1. Title: Decision Transformer: Reinforcement Learning via Sequence Modeling
  2. Author: Lili Chen et. al.
  3. Publish Year: Jun 2021
  4. Review Date: Dec 2021

Summary of paper

The Architecture of Decision Transformer


Inputs are reward, observation and action

Outputs are action, in training time, the future action will be masked out.

I believe this model is able to generate a very good long sequence of actions due to transformer architecture.

But somehow this is not RL anymore because the transformer is not trained by reward signal …

What is the difference between decision transformer and normal RL

there is no more value expectation and argmax over action.

instead, they will provide the model with the reward value we want, and then the transformer output an action that try to obtain the reward as close as the proposed reward $\hat R$

(so no more arg max action, but rather $a \in A, R(a,s) \approx \hat R$)

(NOTE: this is related to upside down RL)

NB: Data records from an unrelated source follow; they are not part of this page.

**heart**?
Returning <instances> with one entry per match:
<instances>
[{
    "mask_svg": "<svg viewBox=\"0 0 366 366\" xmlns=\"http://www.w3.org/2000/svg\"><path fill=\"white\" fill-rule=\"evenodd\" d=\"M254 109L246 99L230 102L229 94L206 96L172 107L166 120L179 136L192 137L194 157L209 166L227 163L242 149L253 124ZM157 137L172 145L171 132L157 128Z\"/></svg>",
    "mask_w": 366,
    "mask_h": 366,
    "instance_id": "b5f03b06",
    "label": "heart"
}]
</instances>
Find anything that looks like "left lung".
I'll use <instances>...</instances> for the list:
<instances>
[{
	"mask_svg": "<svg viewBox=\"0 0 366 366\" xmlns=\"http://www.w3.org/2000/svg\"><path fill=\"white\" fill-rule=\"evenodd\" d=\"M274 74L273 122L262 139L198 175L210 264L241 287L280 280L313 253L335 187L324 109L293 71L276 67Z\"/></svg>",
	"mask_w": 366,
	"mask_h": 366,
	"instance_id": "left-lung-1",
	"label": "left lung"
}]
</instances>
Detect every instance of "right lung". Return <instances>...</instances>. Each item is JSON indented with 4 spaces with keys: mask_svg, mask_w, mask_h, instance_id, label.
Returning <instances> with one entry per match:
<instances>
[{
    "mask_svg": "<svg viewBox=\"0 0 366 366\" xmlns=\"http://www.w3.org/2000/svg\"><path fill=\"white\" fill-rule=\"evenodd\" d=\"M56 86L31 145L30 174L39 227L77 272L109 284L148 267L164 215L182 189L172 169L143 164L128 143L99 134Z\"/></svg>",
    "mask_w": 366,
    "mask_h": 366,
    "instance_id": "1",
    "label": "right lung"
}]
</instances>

NOTE: can we extend this to goal condition RL ?

off policy RL and training dataset matches transformer architecture

this is the illustration


The full algorithm


Some key terms

recall dynamic programming

in addition to action output, the model should also output the value of the state to estimate the final reward of your strategy.

Later we learn the model using temporal difference learning (TD)


Q learning is on the concept of dynamic programming

What is Key-To-Door game


the author claimed that their transformer model is able to solve tasks with long dependency (i.e., the current action may have big influence in the future state and future reward gain)

This is the similar situation when RL is difficult to solve games that require intensive exploration

Possible Issue

The training dataset may be very significant because the training dataset will eventually model the behaviour of the agent.

The issue would be “how to really let the agent explore by itself”

how to combine the traditional RL to this kind of sequence modelling

Potential future work

Maybe a sequence modelling is quite good to solve IGLU competition because the setting in IGLU is Markov.

(i.e., the action you perform is only dependent on the current state and there should not be very long dependency)